Macau (AP) – Macau opened its second new casino in a month Friday, with the Grand Waldo Casino and Hotel celebrating its official start in the Chinese territory that may soon replace Las Vegas as the world’s gambling epicenter.

The 3.2 billion Hong Kong dollars (USD 410.7 million) casino project includes a 318-room hotel and an entertainment complex with a nightclub and a six-story spa. The casino features 100 tables, 334 slot machines and an additional 68 tables for high rollers in VIP rooms decorated with golden dragons.

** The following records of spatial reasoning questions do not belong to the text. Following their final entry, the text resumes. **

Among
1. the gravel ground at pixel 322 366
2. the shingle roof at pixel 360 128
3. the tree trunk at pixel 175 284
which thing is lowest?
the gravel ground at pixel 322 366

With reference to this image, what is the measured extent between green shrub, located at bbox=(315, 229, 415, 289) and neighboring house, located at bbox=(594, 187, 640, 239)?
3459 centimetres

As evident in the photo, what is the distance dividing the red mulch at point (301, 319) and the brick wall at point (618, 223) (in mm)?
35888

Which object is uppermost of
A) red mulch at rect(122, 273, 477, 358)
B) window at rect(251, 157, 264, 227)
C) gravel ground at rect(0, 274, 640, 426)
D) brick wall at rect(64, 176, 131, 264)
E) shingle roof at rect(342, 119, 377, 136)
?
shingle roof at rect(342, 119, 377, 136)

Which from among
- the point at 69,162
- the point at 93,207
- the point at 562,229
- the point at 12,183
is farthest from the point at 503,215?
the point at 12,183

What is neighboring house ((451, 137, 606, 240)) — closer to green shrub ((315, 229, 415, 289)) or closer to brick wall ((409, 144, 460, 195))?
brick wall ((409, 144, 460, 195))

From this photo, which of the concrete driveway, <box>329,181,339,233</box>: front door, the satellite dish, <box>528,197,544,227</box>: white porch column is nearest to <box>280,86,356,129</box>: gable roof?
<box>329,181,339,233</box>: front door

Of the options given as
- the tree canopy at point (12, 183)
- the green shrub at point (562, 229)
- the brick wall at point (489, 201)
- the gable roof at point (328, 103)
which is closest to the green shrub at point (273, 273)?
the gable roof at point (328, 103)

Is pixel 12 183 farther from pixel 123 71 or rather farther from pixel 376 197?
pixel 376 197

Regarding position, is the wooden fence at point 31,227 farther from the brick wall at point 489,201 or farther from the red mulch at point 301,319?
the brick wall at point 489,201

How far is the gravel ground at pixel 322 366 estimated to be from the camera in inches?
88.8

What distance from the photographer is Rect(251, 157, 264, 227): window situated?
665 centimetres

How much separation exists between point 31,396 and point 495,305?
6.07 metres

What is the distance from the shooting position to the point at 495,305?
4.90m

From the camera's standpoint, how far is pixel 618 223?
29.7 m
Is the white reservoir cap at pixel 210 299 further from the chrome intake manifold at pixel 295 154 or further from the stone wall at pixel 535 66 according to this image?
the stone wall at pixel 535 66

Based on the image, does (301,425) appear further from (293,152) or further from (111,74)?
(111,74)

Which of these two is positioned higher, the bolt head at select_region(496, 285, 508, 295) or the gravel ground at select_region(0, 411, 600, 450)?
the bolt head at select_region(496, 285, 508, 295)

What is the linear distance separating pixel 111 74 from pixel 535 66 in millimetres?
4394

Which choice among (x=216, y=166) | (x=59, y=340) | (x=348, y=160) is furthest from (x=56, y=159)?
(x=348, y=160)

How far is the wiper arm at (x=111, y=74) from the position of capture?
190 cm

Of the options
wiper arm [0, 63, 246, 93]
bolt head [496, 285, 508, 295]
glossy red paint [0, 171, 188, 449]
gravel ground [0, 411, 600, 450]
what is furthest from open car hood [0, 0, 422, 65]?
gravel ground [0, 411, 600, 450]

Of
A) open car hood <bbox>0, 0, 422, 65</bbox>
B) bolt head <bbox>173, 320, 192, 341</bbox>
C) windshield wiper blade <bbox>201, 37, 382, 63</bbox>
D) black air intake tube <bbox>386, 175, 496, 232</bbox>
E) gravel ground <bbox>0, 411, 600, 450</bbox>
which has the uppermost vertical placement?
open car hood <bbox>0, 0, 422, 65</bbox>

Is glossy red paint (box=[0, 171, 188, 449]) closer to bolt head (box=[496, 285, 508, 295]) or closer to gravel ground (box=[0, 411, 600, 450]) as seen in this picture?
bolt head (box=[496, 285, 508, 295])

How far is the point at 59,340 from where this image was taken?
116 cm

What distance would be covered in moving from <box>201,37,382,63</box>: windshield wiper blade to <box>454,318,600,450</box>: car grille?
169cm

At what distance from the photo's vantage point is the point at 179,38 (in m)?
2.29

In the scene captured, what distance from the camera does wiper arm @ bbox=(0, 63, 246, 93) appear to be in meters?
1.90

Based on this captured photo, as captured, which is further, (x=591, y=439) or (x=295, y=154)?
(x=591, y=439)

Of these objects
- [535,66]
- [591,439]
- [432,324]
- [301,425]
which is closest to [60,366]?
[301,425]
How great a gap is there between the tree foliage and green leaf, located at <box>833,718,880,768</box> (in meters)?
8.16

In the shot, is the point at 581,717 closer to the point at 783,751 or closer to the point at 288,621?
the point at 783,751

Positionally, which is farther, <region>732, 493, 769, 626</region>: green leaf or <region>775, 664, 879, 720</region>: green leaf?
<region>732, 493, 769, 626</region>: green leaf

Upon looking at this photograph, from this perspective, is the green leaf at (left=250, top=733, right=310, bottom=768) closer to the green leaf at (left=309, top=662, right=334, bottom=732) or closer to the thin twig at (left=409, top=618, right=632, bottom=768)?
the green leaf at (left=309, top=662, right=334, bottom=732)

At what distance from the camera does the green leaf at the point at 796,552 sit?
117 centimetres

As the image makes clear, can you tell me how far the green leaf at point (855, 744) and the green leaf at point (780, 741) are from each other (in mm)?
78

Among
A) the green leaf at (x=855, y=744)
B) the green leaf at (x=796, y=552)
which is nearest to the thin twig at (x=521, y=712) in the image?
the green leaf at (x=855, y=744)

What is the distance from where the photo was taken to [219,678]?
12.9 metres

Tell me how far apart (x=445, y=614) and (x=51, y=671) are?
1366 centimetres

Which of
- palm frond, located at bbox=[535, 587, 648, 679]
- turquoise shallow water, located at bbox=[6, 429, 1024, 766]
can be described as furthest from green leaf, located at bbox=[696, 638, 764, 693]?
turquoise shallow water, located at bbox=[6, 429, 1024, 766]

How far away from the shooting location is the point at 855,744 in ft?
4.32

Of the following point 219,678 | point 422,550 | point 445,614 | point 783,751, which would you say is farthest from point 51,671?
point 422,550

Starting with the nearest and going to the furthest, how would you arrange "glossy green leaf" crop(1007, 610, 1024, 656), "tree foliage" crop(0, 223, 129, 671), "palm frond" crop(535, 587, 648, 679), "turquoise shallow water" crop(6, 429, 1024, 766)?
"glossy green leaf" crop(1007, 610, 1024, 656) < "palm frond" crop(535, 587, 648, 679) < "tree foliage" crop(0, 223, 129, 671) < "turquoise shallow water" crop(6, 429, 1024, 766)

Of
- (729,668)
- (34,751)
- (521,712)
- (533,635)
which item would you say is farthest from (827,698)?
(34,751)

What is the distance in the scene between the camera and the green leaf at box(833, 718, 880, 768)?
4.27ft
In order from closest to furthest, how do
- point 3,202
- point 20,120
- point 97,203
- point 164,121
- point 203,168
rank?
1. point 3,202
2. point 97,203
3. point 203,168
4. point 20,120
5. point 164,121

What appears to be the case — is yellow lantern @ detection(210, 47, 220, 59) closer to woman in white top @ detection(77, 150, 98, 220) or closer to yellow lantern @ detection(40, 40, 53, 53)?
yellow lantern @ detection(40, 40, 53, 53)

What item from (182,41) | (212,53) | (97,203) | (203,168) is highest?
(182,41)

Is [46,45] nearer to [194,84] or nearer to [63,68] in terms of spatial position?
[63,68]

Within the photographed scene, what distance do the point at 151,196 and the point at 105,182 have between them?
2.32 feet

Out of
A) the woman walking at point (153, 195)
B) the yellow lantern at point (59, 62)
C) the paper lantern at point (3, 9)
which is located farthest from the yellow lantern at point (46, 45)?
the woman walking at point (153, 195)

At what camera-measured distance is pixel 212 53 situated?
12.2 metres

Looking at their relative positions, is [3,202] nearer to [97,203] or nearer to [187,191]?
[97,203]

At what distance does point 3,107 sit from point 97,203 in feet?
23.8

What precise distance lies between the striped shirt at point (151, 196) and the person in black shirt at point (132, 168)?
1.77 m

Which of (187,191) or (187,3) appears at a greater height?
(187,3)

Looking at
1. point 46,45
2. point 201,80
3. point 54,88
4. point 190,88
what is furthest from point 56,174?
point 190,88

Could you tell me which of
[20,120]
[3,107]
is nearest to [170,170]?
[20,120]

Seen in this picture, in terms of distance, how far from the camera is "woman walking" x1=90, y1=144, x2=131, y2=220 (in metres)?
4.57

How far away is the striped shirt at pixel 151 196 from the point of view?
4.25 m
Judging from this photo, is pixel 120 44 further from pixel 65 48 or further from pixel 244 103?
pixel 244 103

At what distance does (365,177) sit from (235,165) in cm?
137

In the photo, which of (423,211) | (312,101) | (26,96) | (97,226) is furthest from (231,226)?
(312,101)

A traditional lion dance was performed and incense was burned to mark the opening of the resort, owned by the Galaxy Entertainment Group Ltd. The firm is controlled by Hong Kong construction tycoon Lui Che-woo.

Francis Lui, vice president of Galaxy Entertainment Group, told reporters, „’06 is a very rewarding year for Galaxy Group. So far this year we have opened three casinos. With the opening of Grand Waldo, we expect we should be able to comfortably maintain the same market share and further increase it.“

Galaxy opened two smaller casinos in Macau earlier this year. The group’s share of Macau’s gaming market has jumped from 9 percent last year to nearly 20 percent as of August, Lui said.

Galaxy is planning to invest a total 8 billion Hong Kong dollars (USD 1.02 billion) in Macau by 2008, the group said. The Grand Waldo is its third in the territory, and the company plans to open another complex — the StarWorld Hotel and Casino — on Oct. 19. It’s also building the Galaxy Mega Resort, which hasn’t announced an opening date yet.

Macau — a peninsula and two islands off the southeastern Chinese coast — is the only place in China that allows casino gambling. The tiny territory, less than one-sixth the size of Washington, D.C., was a Portuguese enclave until it was handed back to China in 1999.

The Waldo’s opening came just weeks after Las Vegas gambling tycoon Stephen Wynn threw open the doors on his Wynn Macau, a USD 1.2 billion resort with a 600-room hotel, casino and shopping esplanade.

Many believe that Macau will soon overtake the Las Vegas Strip as the world’s casino capital. Last year, Macau was about even with the Las Vegas Strip, which had income of USD 5.3 billion.

Macau is home to more than a dozen casinos, with more mega-projects set to open in the next few years. The current gaming market is dominated by tycoon Stanley Ho’s gambling flagship, followed by Las Vegas magnate Sheldon Adelson’s Sands Macau casino.